> _Goal_: Copy out, word for word, the stretch of the records from the line containing "How far from" through the line containing "When looking at", both included.

> _Records shown_:
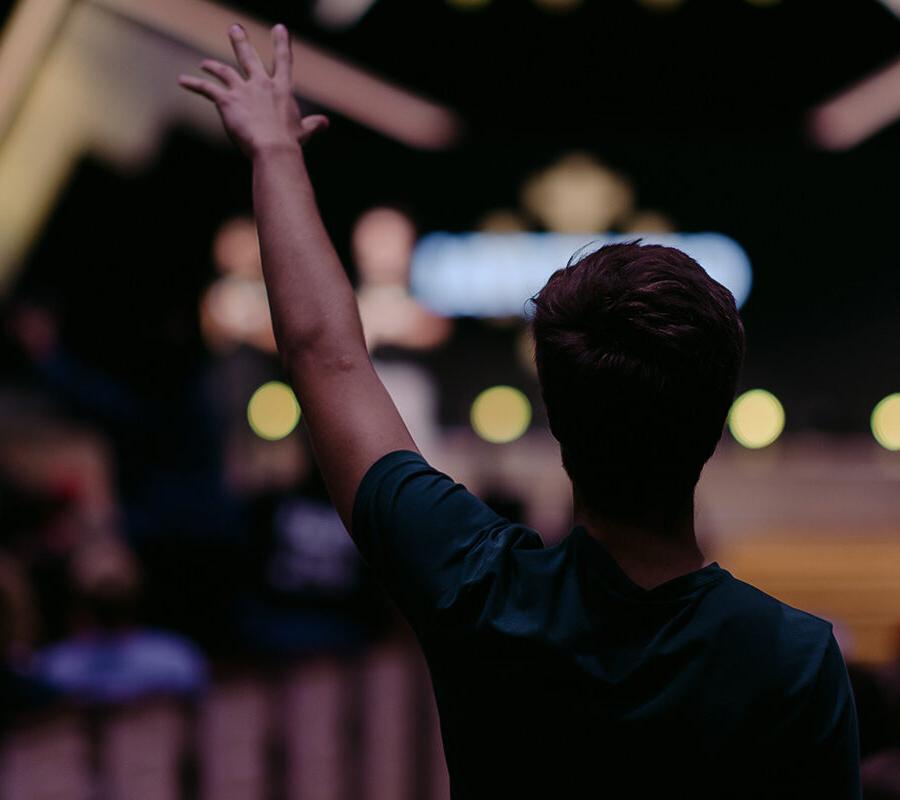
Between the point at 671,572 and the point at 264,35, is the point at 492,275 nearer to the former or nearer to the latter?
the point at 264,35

--

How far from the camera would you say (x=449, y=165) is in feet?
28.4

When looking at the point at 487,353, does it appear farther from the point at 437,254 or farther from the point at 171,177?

> _Result of this exercise_:
How far from the camera would you say (x=449, y=165) is in feet?
28.4

When looking at the point at 487,353, does it appear farther from the point at 437,254 or farther from the point at 171,177?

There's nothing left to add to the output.